'Mum, I think I'm dying': Popular tutor's shock diagnosis
"SHE just said 'Mum, I think I'm dying'."
It's been barely a week since Delwyn Shepherd-Frame and her daughter, Kiri Shepherd had their lives turned upside down.
What doctors initially thought may have been a tick bite turned out to be a devastating diagnosis of Guillain-Barre Syndrome for Kiri, a popular 42-year-old tutor at the University of the Sunshine Coast.
Delwyn recounted the terrifying lead-up to the diagnosis.
She said Kiri complained of a headache last Monday night, which persisted until Tuesday, when pins and needles began breaking out all over her body.
By last Wednesday the pins and needles had become numbness and she was struggling to talk.
"It was like she was getting paralysis in her mouth," Delwyn said.
"She couldn't walk."
Doctors first suspected a tick bite, Vitamin B12 deficiency or even a stroke.
"The next day she thought she was dying," Delwyn said.
"It was frightening."
Kiri returned to the doctors on Thursday, who told her she could be getting Multiple Sclerosis, but an MRI scan showed up clear.
So she was wheeled into hospital Friday where she declared she was "not leaving here until you tell me what's wrong with me".
Lumbar punctures were taken and doctors advised they were all but certain Kiri had Guillain-Barre Syndrome, an autoimmune disease where the body's immune system attacks the peripheral nervous system.
Delwyn said they'd been told the Sunshine Coast University Hospital only dealt with about three cases a year and the average recovery time for the nerve cells to rebuild was about four months.
But some cases were up to two years or more and in rare cases, sufferers never fully recovered.
They had no indication of how long Kiri's recovery would be, but Delwyn said her daughter had shown some positive signs and there was hope she might be taken off a ventilator in the next few days.

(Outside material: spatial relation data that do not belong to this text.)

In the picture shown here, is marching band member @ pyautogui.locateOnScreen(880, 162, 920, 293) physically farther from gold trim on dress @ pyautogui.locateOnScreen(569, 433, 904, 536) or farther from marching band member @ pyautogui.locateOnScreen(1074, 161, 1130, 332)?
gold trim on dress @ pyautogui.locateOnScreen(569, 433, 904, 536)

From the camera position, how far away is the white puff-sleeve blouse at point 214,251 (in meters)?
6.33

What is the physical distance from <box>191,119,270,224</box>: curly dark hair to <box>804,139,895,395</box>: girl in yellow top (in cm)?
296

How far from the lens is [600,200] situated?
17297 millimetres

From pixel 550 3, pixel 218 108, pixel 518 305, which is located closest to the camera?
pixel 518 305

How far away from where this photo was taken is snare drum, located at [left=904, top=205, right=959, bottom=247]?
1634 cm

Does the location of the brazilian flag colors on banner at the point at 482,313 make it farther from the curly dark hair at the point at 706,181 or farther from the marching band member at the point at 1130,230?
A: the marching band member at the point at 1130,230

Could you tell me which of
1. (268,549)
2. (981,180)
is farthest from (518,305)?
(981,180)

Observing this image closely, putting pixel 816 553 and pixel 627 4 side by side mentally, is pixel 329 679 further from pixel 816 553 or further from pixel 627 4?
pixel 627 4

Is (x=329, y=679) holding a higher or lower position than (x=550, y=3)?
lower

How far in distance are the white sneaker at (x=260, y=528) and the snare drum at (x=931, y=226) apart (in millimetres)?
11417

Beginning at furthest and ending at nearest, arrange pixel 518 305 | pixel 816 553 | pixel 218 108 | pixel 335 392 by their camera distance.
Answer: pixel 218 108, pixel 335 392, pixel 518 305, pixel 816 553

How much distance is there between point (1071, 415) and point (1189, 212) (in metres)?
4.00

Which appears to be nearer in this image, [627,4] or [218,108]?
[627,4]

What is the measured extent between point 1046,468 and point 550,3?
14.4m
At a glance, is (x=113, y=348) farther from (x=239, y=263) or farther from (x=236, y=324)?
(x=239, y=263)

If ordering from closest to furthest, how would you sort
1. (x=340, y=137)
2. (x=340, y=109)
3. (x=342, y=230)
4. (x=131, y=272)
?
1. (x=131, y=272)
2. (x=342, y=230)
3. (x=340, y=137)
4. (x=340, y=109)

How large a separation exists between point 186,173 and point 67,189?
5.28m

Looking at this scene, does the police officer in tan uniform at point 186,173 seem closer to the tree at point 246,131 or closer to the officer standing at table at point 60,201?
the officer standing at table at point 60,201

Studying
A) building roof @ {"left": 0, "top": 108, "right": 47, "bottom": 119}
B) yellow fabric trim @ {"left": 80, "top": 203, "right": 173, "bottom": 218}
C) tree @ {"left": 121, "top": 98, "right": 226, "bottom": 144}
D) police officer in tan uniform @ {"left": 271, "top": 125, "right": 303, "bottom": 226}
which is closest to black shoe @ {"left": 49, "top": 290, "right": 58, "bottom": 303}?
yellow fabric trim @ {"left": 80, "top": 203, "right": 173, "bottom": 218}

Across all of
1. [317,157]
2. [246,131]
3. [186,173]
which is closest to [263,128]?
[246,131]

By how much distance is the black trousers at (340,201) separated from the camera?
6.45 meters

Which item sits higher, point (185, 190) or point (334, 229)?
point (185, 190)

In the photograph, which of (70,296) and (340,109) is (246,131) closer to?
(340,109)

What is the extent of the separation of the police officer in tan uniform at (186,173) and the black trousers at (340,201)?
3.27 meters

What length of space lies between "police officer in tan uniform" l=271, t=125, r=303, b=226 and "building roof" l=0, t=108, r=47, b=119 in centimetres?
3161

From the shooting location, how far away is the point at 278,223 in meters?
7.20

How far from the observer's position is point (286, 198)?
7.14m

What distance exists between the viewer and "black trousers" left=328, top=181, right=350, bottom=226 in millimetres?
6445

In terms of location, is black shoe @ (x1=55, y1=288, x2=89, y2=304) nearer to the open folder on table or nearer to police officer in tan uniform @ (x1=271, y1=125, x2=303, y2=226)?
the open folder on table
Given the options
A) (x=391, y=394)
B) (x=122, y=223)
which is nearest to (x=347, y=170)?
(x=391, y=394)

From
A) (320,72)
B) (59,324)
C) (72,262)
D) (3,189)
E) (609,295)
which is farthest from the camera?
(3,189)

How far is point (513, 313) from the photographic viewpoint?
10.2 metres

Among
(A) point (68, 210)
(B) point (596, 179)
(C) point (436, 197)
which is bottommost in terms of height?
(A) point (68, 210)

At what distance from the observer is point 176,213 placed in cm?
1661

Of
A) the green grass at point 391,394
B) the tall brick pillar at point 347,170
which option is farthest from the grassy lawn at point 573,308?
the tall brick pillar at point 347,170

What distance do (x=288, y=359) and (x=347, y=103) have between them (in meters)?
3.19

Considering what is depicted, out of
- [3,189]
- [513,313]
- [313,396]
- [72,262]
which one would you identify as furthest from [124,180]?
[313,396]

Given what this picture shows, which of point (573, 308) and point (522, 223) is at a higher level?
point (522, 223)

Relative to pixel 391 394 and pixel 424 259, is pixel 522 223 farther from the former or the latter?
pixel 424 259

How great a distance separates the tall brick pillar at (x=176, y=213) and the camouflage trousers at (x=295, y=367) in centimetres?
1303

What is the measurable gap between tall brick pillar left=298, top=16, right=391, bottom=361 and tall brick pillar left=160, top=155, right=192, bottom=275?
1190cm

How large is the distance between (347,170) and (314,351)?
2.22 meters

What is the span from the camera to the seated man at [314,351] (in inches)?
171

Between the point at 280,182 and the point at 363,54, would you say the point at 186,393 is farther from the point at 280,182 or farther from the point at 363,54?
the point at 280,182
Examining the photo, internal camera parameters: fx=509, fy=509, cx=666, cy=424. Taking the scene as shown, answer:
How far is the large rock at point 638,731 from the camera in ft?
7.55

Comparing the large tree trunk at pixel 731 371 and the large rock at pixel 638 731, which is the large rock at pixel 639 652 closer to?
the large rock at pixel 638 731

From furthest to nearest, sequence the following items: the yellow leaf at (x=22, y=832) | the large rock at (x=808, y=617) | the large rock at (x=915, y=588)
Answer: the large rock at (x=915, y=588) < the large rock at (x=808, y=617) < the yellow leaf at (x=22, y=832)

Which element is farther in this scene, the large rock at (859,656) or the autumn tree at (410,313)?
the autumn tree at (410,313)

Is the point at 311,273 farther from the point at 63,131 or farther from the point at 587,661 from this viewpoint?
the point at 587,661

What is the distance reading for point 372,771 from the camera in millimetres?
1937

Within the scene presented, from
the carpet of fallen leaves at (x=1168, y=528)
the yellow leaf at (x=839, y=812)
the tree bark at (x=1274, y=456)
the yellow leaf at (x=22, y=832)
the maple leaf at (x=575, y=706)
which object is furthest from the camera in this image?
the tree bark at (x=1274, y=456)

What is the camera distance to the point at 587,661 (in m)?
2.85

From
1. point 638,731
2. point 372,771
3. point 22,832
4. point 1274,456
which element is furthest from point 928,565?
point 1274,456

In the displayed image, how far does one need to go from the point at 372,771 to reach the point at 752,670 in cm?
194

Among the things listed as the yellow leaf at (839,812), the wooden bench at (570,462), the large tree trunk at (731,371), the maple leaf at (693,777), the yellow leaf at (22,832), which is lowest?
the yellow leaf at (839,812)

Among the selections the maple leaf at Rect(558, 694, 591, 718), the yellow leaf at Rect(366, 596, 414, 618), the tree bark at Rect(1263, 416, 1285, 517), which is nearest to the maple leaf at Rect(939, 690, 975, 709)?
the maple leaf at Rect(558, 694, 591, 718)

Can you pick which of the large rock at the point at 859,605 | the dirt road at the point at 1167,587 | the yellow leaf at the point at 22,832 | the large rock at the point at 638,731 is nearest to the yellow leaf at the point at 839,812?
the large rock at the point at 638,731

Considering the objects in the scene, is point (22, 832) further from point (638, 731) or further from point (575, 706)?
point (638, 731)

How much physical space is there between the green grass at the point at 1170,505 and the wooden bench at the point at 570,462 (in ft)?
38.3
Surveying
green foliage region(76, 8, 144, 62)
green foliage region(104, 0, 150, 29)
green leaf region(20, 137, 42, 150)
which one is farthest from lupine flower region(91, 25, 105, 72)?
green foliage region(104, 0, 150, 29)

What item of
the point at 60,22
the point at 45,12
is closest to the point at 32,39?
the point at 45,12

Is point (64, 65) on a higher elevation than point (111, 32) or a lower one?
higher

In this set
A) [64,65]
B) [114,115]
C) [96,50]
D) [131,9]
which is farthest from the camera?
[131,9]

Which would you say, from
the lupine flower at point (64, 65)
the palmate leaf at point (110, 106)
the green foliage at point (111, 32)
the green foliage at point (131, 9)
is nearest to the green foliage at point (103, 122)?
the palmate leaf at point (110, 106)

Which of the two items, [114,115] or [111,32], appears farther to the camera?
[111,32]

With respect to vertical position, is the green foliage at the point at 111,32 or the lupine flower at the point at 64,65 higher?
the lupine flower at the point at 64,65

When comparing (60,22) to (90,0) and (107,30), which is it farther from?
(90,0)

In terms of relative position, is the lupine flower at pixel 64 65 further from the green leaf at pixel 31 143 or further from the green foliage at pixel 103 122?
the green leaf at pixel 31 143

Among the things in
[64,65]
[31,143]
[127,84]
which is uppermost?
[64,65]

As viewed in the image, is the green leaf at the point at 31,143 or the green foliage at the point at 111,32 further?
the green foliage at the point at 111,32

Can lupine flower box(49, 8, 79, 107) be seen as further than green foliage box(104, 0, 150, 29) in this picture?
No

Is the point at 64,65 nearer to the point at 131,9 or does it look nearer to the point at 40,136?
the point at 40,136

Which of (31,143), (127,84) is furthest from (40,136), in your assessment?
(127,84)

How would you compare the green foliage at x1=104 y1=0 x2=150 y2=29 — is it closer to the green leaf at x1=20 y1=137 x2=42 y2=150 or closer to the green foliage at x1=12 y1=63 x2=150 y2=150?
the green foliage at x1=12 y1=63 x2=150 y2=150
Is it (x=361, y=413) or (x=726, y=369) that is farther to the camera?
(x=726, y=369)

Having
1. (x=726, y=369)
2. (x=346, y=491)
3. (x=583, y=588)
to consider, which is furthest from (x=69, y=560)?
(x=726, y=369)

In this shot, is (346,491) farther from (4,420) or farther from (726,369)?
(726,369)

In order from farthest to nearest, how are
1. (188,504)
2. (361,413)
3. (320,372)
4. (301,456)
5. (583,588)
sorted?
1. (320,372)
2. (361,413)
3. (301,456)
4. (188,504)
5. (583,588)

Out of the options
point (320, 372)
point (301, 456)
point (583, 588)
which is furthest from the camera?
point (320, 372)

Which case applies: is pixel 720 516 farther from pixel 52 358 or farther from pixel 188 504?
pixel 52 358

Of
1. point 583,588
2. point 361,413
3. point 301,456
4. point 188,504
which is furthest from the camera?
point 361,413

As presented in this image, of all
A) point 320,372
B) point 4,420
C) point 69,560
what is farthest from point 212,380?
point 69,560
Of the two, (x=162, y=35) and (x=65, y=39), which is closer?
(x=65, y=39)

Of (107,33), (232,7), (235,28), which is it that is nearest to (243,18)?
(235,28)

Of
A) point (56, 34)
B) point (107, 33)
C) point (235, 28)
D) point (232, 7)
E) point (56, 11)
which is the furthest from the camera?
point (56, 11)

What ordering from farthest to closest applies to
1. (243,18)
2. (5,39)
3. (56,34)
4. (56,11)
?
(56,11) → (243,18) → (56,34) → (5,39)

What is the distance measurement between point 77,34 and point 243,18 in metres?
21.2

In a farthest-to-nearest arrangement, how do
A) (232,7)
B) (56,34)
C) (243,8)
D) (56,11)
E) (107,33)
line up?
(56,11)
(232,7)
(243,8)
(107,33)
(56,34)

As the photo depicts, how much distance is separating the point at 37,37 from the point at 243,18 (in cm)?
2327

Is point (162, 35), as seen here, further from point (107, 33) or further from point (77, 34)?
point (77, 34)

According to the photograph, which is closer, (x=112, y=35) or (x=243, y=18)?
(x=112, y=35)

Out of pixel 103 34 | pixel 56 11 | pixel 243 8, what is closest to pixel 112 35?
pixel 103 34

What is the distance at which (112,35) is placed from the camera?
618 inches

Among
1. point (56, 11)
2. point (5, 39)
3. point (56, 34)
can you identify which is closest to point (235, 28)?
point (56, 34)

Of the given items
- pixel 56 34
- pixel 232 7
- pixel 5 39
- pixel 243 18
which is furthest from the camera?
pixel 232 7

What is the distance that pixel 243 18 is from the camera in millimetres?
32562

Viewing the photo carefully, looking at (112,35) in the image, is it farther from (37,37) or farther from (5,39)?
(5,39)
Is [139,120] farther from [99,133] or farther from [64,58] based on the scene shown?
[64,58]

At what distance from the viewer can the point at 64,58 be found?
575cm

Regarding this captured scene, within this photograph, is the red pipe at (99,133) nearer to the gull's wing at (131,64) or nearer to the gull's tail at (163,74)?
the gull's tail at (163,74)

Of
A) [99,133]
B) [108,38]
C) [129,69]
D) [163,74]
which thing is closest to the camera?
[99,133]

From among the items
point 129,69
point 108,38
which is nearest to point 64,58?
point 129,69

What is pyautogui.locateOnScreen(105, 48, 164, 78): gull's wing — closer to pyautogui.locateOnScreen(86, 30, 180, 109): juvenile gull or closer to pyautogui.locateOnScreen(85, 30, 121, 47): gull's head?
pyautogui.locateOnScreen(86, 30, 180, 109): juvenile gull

She was placed in the intensive care unit as she suffered asthma and was unable to breathe on her own.
Kiri was undergoing physio twice a day and was being given medication to boost her immune system and fight the condition, which was usually triggered by a viral or bacterial infection.
"She'll need speech therapy as well," Delwyn said.
It was another blow for Kiri in what have been a difficult past few years.
The triple-degree holder who'd hoped to complete a PhD next year had moved to the Glass House Mountains with her mother, to help Delwyn recover from cancer after a diagnosis three years ago.
Kiri had been helping look after her mother, working on their 1.2ha property and taking care of Delwyn's wheelchair-bound father, before she was struck down by the rare condition.
"She's always been there, she's always been a good support," Delwyn said.
"She's very popular, she's always given to people."
A fundraiser has started for Kiri, in a bid to help her pay her bills while she had reduced income and Delwyn, a pensioner herself, tried to secure power of attorney to help organise her daughter's finances while she recovered.